[Rows from a dataset]

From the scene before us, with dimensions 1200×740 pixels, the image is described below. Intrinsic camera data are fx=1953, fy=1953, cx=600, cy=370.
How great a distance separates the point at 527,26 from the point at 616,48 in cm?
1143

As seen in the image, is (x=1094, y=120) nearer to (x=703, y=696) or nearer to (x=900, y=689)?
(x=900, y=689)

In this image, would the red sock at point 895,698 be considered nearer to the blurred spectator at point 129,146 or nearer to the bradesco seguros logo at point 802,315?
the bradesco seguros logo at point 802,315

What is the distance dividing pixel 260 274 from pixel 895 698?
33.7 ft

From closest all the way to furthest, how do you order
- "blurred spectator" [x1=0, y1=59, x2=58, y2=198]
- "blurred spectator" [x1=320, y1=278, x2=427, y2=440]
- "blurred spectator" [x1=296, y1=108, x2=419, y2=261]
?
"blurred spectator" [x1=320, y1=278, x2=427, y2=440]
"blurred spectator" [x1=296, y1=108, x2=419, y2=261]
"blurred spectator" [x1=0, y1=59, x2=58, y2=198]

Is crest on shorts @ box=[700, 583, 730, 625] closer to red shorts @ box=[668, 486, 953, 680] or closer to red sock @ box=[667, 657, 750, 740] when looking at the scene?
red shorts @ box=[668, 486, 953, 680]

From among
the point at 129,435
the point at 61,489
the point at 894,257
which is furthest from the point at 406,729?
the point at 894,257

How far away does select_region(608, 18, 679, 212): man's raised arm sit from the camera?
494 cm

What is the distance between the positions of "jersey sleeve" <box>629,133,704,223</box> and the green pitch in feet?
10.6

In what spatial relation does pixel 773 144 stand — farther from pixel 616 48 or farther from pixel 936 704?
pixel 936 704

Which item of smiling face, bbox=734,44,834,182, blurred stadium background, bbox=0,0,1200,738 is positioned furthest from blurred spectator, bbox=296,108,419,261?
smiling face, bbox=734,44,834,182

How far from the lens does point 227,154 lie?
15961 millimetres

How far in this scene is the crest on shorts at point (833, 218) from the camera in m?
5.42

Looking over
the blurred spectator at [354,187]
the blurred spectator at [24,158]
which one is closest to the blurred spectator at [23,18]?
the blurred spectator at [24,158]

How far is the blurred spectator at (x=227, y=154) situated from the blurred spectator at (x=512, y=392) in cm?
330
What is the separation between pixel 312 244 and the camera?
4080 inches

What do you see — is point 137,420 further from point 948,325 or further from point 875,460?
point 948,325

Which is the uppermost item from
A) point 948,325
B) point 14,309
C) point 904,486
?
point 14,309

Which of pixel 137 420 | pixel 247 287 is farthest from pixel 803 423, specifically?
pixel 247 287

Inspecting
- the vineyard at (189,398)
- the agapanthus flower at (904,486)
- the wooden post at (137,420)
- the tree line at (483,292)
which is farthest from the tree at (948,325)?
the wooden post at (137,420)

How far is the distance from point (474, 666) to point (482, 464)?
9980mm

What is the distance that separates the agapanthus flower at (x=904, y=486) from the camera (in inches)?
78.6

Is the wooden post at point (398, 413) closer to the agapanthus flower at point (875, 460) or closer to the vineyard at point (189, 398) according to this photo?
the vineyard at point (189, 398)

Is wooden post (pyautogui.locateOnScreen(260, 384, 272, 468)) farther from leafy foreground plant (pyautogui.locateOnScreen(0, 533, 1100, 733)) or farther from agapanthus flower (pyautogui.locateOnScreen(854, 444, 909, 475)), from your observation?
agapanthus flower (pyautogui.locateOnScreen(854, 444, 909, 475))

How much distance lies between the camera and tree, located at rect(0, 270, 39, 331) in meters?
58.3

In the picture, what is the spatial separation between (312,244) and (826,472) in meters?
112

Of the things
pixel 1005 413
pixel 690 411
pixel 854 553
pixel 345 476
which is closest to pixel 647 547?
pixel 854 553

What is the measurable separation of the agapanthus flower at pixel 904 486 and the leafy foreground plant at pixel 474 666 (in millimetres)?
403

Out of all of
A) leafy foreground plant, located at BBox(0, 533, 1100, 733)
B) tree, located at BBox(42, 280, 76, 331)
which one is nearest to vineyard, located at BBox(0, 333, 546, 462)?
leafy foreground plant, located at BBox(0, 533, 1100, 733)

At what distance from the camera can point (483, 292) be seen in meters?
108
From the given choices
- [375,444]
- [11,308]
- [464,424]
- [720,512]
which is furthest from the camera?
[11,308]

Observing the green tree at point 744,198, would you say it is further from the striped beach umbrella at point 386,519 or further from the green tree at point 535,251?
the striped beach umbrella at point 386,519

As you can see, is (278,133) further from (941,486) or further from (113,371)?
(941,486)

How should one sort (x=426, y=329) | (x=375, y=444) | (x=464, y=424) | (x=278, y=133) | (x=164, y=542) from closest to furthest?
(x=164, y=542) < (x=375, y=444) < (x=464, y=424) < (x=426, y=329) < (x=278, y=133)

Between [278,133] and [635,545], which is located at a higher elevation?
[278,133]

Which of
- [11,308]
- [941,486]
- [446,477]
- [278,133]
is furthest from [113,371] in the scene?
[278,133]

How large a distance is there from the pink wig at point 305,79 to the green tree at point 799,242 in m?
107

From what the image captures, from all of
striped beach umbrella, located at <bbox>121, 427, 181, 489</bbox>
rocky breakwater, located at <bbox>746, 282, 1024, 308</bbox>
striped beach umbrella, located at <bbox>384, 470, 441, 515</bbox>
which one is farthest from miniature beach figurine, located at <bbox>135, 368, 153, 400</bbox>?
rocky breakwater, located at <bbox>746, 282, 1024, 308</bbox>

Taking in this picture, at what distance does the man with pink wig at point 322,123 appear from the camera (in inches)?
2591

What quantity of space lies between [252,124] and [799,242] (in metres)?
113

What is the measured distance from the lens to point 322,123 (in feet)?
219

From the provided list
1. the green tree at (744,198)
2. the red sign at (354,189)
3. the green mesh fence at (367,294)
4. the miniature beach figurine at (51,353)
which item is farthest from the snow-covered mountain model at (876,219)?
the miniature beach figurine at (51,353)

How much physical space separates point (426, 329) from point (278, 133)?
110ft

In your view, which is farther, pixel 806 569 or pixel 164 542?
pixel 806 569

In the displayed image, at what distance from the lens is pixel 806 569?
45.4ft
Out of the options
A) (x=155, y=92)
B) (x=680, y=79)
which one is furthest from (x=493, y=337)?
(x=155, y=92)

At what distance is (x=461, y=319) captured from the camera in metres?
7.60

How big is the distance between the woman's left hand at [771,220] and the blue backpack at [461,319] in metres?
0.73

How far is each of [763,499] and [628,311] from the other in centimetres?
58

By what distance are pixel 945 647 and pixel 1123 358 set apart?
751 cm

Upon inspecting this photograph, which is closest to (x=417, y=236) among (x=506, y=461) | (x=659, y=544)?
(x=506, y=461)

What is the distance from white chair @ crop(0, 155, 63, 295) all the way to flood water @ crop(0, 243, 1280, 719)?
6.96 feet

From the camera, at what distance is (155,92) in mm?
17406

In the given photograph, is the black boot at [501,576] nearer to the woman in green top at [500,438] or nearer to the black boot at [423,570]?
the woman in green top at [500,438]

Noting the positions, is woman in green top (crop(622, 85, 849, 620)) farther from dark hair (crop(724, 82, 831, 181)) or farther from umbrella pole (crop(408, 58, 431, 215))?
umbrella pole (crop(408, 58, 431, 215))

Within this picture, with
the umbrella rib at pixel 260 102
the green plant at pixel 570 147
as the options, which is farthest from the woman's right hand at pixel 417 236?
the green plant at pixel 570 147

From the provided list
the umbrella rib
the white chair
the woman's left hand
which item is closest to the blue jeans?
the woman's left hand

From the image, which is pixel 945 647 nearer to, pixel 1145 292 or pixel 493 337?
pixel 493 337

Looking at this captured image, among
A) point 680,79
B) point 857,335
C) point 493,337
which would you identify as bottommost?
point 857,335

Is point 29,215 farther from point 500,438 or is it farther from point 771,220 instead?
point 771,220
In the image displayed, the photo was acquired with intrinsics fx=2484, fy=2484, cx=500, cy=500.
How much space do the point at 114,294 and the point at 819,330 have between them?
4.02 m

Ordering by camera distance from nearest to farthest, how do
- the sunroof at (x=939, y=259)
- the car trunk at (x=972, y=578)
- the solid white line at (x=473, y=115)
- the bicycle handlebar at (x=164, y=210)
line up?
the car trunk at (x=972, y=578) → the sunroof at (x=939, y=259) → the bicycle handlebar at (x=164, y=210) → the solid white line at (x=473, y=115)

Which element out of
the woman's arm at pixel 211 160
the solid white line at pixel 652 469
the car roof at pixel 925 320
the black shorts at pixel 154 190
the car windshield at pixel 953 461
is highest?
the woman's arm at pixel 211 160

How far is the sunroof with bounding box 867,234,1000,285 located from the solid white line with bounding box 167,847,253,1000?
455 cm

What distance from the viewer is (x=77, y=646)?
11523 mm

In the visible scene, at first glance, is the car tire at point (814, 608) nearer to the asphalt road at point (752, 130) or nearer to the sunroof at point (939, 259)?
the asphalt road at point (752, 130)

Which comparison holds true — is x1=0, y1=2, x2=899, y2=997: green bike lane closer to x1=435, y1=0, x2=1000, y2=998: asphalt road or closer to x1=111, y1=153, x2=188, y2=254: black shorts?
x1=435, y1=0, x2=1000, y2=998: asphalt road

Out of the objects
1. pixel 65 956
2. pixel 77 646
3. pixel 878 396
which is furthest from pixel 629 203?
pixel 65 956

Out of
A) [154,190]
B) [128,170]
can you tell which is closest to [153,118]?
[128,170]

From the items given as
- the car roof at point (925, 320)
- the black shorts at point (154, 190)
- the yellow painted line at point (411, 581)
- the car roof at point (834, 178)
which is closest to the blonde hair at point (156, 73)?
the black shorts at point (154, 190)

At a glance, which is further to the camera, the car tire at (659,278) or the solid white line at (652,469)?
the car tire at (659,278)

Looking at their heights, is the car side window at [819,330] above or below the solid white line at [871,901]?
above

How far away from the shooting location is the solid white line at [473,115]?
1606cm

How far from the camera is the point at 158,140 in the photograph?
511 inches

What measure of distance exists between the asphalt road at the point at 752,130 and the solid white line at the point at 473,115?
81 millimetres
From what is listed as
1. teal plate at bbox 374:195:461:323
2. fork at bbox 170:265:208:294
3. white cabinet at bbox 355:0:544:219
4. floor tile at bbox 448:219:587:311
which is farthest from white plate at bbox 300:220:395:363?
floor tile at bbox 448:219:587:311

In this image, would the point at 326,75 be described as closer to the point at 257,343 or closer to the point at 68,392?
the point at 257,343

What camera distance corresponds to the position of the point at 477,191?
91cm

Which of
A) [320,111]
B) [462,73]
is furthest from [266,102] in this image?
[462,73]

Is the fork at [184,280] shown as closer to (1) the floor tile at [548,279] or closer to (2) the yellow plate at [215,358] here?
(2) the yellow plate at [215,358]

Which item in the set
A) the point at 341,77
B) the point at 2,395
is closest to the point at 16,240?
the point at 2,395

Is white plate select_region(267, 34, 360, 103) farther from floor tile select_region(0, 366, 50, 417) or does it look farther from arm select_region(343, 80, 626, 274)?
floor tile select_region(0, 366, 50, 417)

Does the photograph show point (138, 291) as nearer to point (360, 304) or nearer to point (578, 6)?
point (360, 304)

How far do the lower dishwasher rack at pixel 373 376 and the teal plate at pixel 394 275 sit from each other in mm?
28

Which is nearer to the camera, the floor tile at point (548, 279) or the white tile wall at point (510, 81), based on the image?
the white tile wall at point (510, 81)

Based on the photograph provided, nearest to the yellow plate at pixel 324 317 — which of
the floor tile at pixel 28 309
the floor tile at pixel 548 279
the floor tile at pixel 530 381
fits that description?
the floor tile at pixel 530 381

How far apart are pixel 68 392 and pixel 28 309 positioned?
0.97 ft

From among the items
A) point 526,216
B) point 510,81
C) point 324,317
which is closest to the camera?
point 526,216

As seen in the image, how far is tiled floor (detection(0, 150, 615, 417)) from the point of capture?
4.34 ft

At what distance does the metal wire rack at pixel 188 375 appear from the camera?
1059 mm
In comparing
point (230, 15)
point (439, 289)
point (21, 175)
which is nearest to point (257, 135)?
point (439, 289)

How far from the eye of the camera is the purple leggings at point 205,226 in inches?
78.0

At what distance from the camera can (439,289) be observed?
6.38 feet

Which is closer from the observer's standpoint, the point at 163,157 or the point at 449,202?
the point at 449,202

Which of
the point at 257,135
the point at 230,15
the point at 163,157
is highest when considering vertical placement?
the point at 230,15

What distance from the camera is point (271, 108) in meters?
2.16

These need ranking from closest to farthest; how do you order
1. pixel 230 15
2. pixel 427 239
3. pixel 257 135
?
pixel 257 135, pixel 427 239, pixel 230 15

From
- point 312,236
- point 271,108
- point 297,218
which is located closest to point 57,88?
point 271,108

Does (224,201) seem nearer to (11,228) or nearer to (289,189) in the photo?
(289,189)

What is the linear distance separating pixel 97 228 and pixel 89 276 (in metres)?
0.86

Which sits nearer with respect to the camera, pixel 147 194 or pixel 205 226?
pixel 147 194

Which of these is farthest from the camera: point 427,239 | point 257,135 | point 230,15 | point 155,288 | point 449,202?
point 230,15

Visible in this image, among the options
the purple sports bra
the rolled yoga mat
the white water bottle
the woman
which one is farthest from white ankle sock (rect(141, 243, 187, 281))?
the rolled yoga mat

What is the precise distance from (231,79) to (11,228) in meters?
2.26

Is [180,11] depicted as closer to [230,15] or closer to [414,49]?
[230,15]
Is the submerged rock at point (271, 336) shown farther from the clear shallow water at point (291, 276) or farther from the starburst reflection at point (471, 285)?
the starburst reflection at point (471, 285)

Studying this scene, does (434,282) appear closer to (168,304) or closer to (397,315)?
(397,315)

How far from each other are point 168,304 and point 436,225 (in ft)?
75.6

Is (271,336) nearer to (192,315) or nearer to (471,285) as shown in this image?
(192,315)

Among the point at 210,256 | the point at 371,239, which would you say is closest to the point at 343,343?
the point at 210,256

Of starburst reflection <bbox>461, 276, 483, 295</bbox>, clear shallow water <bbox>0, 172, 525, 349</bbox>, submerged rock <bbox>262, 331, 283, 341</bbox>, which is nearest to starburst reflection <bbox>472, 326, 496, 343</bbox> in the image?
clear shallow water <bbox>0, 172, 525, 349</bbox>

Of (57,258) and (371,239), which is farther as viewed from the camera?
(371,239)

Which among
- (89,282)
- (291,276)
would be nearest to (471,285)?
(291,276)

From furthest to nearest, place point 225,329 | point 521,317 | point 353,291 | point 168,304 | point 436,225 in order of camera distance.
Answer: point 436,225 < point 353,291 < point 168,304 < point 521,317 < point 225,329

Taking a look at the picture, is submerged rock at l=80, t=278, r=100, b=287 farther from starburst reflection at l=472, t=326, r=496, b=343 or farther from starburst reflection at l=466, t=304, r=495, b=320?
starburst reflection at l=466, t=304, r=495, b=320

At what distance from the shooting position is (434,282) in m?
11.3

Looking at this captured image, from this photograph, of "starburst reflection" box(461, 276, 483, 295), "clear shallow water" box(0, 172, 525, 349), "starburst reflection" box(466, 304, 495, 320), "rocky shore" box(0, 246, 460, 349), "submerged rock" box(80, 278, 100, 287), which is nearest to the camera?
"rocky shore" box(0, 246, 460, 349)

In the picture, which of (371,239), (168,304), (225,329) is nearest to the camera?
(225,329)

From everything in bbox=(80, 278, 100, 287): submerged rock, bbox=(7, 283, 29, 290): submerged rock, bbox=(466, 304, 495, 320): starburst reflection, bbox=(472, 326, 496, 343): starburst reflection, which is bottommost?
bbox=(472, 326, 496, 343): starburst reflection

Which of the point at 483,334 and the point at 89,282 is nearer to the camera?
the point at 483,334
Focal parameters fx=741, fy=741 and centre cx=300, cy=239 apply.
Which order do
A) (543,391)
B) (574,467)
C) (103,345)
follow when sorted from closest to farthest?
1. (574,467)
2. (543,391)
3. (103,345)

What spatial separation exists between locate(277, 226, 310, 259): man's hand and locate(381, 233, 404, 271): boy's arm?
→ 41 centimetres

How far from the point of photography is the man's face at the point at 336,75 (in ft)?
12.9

**Brief:**
Copy exactly the lines above, from the one containing "Which of the point" through the very last line.

**Problem solution:**
Which of the point at 483,334 and the point at 89,282 is nearer to the camera?
the point at 483,334
Focal parameters fx=741, fy=741 and centre cx=300, cy=239 apply.
Which order do
A) (543,391)
B) (574,467)
C) (103,345)
follow when sorted from closest to farthest?
1. (574,467)
2. (543,391)
3. (103,345)

What spatial separation exists between locate(277, 226, 310, 259): man's hand and locate(381, 233, 404, 271): boy's arm?
→ 41 centimetres

How far from the point of photography is the man's face at the point at 336,75 (in ft)?
12.9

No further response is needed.